The, frankly, disrespectful way I perceive that I've been treated by my debtors doesn't give me much confidence in them having a conscience and realising that if they honoured their side of the agreement when I loaned them money, I might be able to see my children and feed myself. I seem to be way down their lists of priorities. I'll find a way; I always do. I don't need people like that. Perhaps they just forgot about me. Maybe I'll send them copies of The perpetuity of memory to see if they can find themselves. I speak philosophically, of course.
Apart from it being the means to see my kids, money is way down my list of priorities now. Those who know me from old may wonder how I went from running a business to suffering mental illness and a meltdown: That's what a life of alcohol addiction does. I found my true self after drying out and I learned a lot: I'm a writer; an impoverished one but a busy one and I'm doing what I love. I found a lot more while I was going through all that shit: a conscience, kindness and generosity. If others have seen the latter as something to exploit, then I've learned something else.
Everything I learn, see, read, hear, experience or happen upon, I put to good use in my writing. Things around me and which happen to me, give me ideas.

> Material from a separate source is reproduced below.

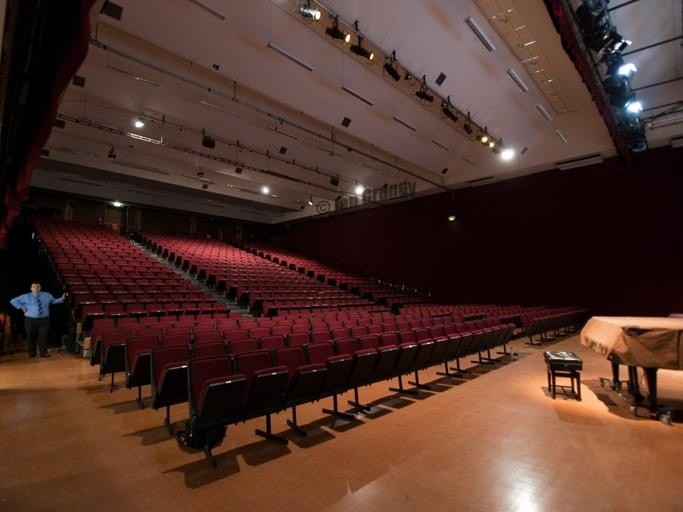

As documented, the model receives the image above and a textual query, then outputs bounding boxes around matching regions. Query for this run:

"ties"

I've been told that I'm good at invoking emotions. Mainly this is shock and repulsion but I can tug at heartstrings and poke consciences as well. The frustrating lack of money in my own life will have a positive: it'll garner a story based loosely on personal experience. A draft I have on file is the story of an old gent who's mugged. Always a writer to put a little twist into my stories, I've made the assailants really nice people otherwise: they need the money desperately and they'll pay it back. I'm a horror writer though, so a simple theft becomes manslaughter, when it turns out that the money was the old boy's bus fare to get him to hospital for cancer treatment. It's a revenge-hate horror story and I've been praised for others I've written in that sub genre.
That one aside, I have sufficient notes and clippings in various notebooks and folders for many more short stories yet. The way things are going, by this time next year I'll have written another collection, as well as finishing the second novel.
One day, people might read what I write. Then I shall eat well.